**Exercise:**
Reproduce the data from the line with "From the choices" up to and including the line with "11672 millimetres", changing every "pedestrian on sidewalk" to "person walking on the sidewalk" and leaving all else as it stands.

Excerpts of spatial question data
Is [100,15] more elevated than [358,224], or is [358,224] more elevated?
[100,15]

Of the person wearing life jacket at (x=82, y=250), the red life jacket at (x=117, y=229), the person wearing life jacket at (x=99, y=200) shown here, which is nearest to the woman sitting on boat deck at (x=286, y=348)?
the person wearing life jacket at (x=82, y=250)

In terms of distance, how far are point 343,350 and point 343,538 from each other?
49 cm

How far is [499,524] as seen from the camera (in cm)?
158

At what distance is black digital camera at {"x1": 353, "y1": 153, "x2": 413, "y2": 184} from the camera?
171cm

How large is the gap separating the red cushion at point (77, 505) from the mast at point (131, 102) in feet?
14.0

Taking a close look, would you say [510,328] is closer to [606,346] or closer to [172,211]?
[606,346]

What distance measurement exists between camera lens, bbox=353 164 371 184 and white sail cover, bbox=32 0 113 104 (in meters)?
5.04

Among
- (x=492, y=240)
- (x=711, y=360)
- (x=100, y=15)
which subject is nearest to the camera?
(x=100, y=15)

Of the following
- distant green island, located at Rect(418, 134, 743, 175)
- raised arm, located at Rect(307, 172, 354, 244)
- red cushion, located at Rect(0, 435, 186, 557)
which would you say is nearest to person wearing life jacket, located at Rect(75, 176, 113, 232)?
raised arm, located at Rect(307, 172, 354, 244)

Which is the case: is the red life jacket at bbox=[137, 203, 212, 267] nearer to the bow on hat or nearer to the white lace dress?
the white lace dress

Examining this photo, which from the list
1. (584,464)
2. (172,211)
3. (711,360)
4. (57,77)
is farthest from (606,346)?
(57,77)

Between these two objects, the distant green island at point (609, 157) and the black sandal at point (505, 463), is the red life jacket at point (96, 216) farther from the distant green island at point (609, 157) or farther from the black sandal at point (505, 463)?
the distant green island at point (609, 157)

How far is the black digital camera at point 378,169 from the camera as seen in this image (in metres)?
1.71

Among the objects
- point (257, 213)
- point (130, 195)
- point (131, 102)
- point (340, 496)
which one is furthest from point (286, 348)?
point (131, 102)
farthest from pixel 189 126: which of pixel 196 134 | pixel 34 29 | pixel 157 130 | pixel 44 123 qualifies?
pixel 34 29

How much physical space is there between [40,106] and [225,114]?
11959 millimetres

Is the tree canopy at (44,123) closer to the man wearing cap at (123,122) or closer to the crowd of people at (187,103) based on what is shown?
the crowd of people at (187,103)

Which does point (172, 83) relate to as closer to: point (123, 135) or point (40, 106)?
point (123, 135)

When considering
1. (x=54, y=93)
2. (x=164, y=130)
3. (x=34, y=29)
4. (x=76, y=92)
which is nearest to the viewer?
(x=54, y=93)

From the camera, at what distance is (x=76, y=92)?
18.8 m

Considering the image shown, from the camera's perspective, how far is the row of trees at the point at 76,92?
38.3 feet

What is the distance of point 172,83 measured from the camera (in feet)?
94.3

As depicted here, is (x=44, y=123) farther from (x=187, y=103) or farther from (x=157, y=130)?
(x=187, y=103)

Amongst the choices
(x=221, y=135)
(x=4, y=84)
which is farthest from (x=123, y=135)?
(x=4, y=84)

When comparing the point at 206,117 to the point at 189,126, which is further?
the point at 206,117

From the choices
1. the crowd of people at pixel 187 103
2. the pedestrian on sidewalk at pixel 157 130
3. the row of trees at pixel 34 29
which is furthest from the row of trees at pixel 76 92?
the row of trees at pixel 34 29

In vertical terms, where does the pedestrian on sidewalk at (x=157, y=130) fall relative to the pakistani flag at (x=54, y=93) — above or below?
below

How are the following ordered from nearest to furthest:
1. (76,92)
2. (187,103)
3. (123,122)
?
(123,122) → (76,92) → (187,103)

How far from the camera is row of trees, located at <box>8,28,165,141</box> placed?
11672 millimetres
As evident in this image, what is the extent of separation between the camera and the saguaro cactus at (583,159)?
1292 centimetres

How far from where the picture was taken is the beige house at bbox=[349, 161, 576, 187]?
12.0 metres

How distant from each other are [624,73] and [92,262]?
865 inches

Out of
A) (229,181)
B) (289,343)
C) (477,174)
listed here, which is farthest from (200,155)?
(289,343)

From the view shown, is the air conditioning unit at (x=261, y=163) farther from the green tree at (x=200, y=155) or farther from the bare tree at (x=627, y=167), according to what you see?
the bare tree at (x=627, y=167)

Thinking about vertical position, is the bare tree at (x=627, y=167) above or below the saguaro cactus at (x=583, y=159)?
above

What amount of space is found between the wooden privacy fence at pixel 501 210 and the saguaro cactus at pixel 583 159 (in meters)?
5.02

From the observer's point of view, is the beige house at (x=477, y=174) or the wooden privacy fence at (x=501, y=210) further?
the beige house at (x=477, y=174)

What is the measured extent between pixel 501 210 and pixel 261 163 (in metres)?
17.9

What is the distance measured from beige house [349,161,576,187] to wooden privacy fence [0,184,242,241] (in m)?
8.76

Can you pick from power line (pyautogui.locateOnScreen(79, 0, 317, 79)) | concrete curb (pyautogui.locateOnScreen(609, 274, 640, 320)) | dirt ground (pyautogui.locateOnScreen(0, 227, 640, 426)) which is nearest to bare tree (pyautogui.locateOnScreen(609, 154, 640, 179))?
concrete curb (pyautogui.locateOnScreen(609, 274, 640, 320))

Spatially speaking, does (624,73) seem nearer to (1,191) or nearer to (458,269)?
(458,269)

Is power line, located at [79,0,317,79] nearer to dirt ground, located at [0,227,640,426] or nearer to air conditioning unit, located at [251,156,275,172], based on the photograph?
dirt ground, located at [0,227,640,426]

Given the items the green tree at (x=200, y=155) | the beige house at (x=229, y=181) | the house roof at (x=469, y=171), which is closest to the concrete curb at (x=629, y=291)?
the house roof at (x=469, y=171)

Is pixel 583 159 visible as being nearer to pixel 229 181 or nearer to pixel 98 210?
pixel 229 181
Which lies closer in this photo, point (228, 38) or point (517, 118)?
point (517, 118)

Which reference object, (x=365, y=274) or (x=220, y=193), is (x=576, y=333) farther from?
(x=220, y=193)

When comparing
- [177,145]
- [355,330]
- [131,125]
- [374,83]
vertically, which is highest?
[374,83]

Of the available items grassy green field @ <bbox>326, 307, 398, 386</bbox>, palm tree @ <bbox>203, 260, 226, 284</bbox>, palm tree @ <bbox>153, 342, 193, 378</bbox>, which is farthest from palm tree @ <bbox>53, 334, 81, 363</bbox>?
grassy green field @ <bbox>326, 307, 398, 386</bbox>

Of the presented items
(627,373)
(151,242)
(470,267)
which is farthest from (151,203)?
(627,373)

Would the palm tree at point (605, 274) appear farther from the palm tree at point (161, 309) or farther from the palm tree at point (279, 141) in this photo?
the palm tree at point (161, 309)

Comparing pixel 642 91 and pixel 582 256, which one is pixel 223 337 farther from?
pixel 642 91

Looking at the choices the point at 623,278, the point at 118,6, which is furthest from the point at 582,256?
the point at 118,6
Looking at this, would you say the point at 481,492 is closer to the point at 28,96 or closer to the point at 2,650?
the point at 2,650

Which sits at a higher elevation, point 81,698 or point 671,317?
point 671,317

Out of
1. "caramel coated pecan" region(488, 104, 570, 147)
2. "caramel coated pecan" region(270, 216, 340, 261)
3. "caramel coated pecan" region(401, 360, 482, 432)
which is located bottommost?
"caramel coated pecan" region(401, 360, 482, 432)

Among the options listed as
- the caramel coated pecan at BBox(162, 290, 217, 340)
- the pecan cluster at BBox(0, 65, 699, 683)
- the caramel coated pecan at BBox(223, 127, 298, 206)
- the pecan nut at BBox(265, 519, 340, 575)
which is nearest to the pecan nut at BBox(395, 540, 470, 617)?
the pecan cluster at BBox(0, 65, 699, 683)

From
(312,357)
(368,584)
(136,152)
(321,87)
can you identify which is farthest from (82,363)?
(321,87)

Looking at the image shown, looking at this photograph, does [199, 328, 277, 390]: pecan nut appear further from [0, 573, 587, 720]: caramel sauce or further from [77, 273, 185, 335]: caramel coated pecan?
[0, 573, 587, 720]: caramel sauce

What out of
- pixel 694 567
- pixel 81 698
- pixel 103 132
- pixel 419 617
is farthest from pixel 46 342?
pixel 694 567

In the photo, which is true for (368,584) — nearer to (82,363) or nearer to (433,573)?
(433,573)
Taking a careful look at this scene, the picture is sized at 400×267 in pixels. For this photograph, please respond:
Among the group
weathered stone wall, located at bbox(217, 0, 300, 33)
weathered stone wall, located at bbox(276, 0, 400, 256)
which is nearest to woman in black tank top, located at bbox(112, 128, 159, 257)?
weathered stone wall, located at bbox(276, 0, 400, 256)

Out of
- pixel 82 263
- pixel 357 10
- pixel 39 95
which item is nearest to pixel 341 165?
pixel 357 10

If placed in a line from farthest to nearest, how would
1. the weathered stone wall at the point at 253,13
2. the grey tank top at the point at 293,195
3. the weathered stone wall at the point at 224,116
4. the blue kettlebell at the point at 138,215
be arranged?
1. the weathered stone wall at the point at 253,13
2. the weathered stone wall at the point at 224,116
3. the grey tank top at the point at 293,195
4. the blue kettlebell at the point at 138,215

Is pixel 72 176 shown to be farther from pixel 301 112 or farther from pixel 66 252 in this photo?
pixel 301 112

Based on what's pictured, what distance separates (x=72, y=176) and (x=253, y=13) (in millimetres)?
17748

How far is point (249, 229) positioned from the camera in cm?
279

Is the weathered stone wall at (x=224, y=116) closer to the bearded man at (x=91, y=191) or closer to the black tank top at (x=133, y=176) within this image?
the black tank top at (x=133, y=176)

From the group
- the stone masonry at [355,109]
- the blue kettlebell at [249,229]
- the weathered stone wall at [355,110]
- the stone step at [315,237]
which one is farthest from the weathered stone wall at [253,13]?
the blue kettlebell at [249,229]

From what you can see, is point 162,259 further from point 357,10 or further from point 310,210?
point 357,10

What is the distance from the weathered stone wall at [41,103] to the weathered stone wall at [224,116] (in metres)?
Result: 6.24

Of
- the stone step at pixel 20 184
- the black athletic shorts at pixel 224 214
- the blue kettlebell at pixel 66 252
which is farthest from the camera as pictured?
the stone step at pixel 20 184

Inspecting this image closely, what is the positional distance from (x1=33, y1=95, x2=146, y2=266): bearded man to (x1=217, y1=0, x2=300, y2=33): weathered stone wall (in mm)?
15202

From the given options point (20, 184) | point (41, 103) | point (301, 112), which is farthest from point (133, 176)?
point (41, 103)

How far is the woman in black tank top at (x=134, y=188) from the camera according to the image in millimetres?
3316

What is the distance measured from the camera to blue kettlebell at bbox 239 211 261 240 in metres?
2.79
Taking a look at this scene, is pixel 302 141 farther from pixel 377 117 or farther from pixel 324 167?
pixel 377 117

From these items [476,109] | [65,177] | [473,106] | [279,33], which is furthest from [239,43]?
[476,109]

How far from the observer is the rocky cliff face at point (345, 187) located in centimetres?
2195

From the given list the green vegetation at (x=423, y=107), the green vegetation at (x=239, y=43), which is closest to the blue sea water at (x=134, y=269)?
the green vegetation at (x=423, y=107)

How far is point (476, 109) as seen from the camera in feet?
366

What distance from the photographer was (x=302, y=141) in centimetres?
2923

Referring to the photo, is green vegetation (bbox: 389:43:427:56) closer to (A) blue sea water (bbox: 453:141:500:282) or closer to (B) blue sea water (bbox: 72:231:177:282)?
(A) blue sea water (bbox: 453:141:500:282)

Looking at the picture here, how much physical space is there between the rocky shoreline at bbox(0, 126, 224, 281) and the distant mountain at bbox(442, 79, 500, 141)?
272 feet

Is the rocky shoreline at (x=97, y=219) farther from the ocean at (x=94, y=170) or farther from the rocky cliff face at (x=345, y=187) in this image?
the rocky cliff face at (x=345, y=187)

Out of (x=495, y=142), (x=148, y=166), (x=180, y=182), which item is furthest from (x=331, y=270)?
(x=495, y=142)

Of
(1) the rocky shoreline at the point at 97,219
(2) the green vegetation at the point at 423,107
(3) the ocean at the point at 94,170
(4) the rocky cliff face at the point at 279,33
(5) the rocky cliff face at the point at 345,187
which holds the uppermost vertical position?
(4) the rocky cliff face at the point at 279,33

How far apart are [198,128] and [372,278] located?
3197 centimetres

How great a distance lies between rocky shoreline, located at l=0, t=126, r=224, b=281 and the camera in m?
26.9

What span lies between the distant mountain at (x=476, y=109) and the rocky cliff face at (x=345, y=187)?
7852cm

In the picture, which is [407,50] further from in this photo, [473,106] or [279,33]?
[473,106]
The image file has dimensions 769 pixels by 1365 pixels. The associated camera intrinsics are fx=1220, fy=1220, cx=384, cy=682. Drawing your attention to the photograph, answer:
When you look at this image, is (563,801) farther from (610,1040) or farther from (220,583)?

**Solution:**
From the choices
1. the crowd of people at pixel 187 103
2. the person walking on the sidewalk at pixel 157 130
3. the row of trees at pixel 34 29
which is furthest from the row of trees at pixel 76 92?
the row of trees at pixel 34 29

In vertical terms, where does the person walking on the sidewalk at (x=157, y=130) fall relative to the pakistani flag at (x=54, y=93) — above or below?
below

How are the following ordered from nearest to furthest:
1. (76,92)
2. (187,103)
3. (123,122)
?
(123,122) → (76,92) → (187,103)

How far from the camera is row of trees, located at <box>8,28,165,141</box> placed?
11672 millimetres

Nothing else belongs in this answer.